La ceremonia de toma de posesión de Abelardo de la Espriella como presidente de Colombia está programada para el viernes 7 de agosto de 2026. Esta fecha marca el final del proceso de transición tras su victoria en las elecciones de junio, coincidiendo con la conmemoración de la batalla de Boyacá, que selló la independencia de España en 1819. Este evento formaliza el inicio del mandato del electo, perteneciente a la ultraderecha, y culmina el periodo del presidente saliente, Gustavo Petro.
De la Espriella recibió su credencial como presidente electo tras concluir el escrutinio que confirmó su triunfo en la segunda vuelta de las elecciones, realizadas el 21 de junio. Esta contienda resultó ser la más reñida en la historia del país, con resultados oficiales que lo colocaron a la cabeza con una ventaja de solo el 0,96% sobre su contrincante Iván Cepeda. Así, De la Espriella asumirá el cargo durante el periodo constitucional 2026-2030.
Marco Legal de la Investidura
De acuerdo a la Constitución Política de Colombia, el nuevo presidente debe tomar posesión ante el Congreso, prestando juramento y asegurando su compromiso con la Constitución y las leyes del país. Solo en circunstancias excepcionales podrá hacerlo ante la Corte Suprema de Justicia o, en última instancia, ante dos testigos.
Este marco jurídico da pie a la discusión sobre el lugar de la ceremonia de investidura. De la Espriella ha manifestado su deseo de realizar la toma de posesión en una guarnición militar fuera de Bogotá, a pesar de que la tradición se inclina hacia el Capitolio como sede de la ceremonia. Consultados sobre la viabilidad de esta medida, los secretarios del Senado y la Cámara de Representantes confirmaron que podría ser posible mediante votaciones en sus respectivas cámaras, un trámite que podrá iniciarse a partir del 20 de julio.
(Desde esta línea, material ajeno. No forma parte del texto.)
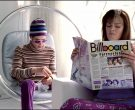 Billboard Magazine Held by Missi Pyle in Josie and the Pussy...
El debate sobre el lugar de la ceremonia se intensificó cuando Petro, presidente en funciones, prohibió a las Fuerzas Armadas prestar instalaciones para la posesión. De la Espriella ha mantenido su postura y ha propuesto alternativas, como una sesión virtual del Congreso o un desplazamiento de los legisladores a un establecimiento militar. Este enfoque resalta su intención de reafirmar su relación con las Fuerzas Armadas y la implementación de una política de mano dura.
Situación Política Actual
La toma de posesión se produce en un contexto de profunda polarización política. Aunque Petro ha reconocido formalmente la victoria de De la Espriella, ha convocado movilizaciones ciudadanas en varias localidades del país, demandando la defensa de reformas sociales implementadas durante su gobierno. Por su parte, el excandidato Iván Cepeda advirtió que liderará una «desobediencia civil pacífica» si De la Espriella no atiende cuatro demandas importantes antes de asumir el cargo: renunciar a su ciudadanía estadounidense, aclarar su relación con agencias de seguridad de Estados Unidos, garantizar el respeto a la seguridad nacional de Colombia y cesar cualquier persecución contra Petro y opositores políticos. En respuesta, De la Espriella descalificó a quienes promueven la desobediencia civil, advirtiendo que cualquier acto de violencia será tratado con toda la fuerza del Estado.
Gabinete del Nuevo Presidente
El 7 de agosto no solo marcará la investidura de De la Espriella, sino también la de su vicepresidente, José Manuel Restrepo, un exministro y académico, quien representa la combinación de un enfoque técnico y un discurso de mano dura en el nuevo Gobierno.
El gabinete se conformará con los siguientes funcionarios: Rodrigo Lara Restrepo en el Ministerio del Interior, Miguel Gómez Martínez en Hacienda, Iván Cancino en Justicia, Jorge Eduardo Mora en Defensa, Mauricio Gómez Amín en Comercio, Industria y Turismo, Viviane Morales en Educación, Fabio Arjona Hincapié en Ambiente y Desarrollo Sostenible, Jaime Andrés Beltrán en Vivienda, Ciudad y Territorio, Elsa Noguera en Transporte, Juliana Gutiérrez Zuluaga en Deporte, María Nohemí Arboleda en Minas y Energía, y Omar Bula Escobar en Relaciones Exteriores.